Entries taken from a collection:
Start of Block
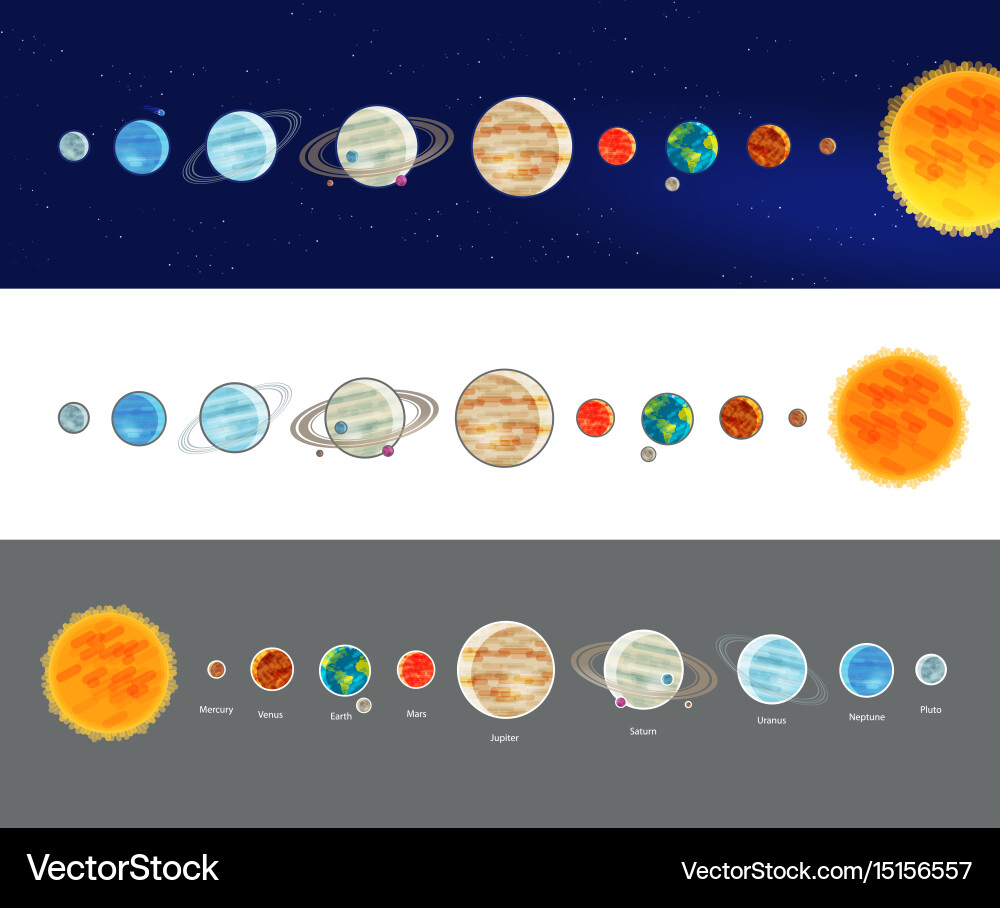 Mercury
Venus
Earth
Mars
Jupiter
Saturn
Uranus
Neptune
Pluto

VectorStock
VectorStock.com/15156557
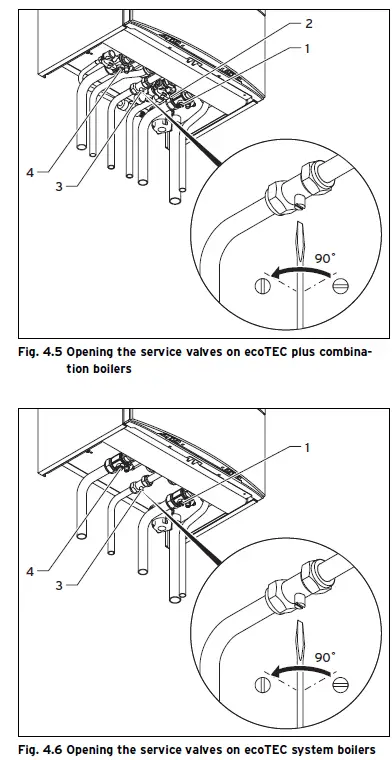 2
1
4
3
90°

Fig. 4.5 Opening the service valves on ecoTEC plus combination boilers

1
4
3
90°

Fig. 4.6 Opening the service valves on ecoTEC system boilers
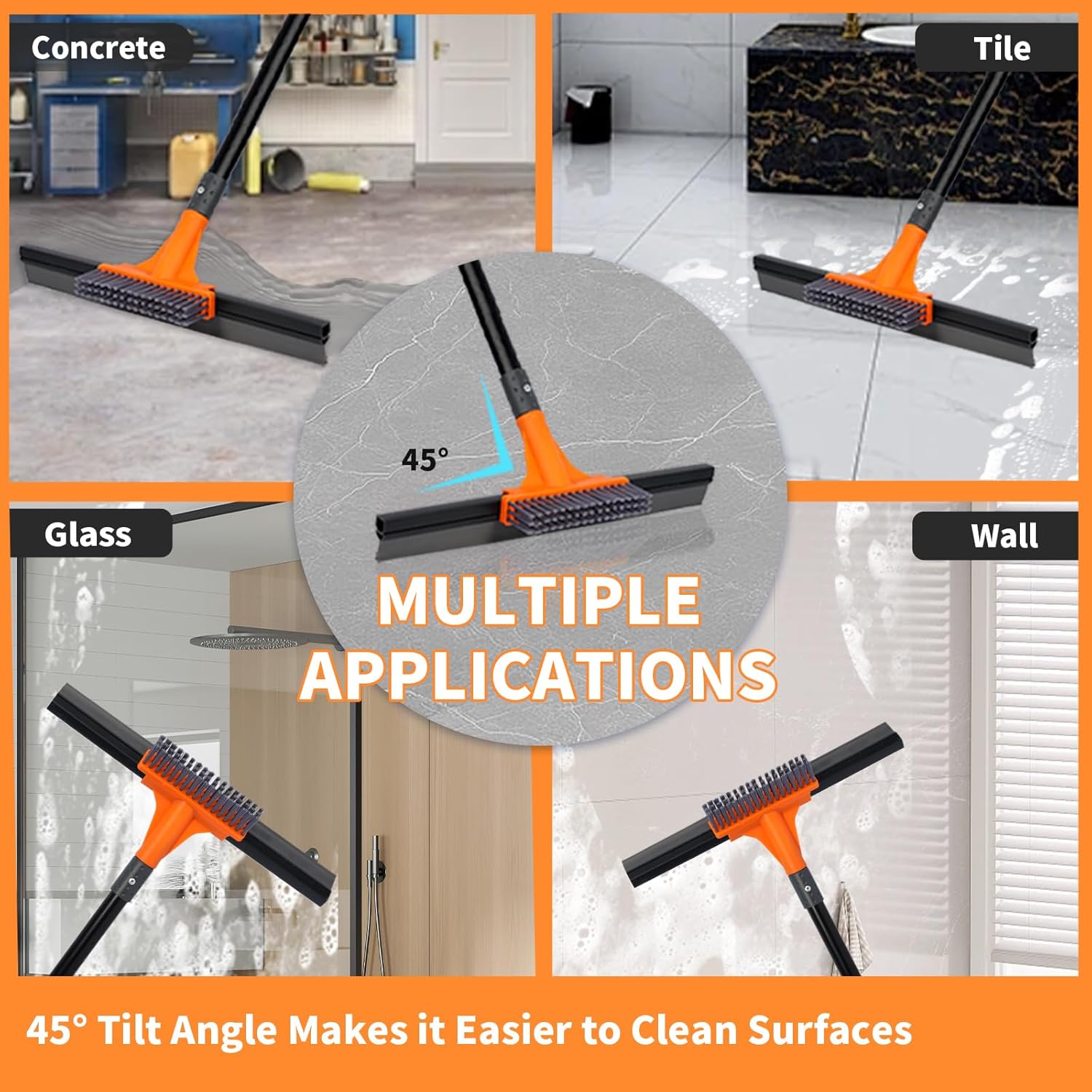 Concrete

Tile

45°

Glass

Wall

MULTIPLE APPLICATIONS

45° Tilt Angle Makes it Easier to Clean Surfaces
End of Block
(Task objective)
All entries should be reproduced exactly; no picture belongs in the result.

(Output of the exercise)
 Mercury
Venus
Earth
Mars
Jupiter
Saturn
Uranus
Neptune
Pluto

VectorStock
VectorStock.com/15156557
 2
1
4
3
90°

Fig. 4.5 Opening the service valves on ecoTEC plus combination boilers

1
4
3
90°

Fig. 4.6 Opening the service valves on ecoTEC system boilers
 Concrete

Tile

45°

Glass

Wall

MULTIPLE APPLICATIONS

45° Tilt Angle Makes it Easier to Clean Surfaces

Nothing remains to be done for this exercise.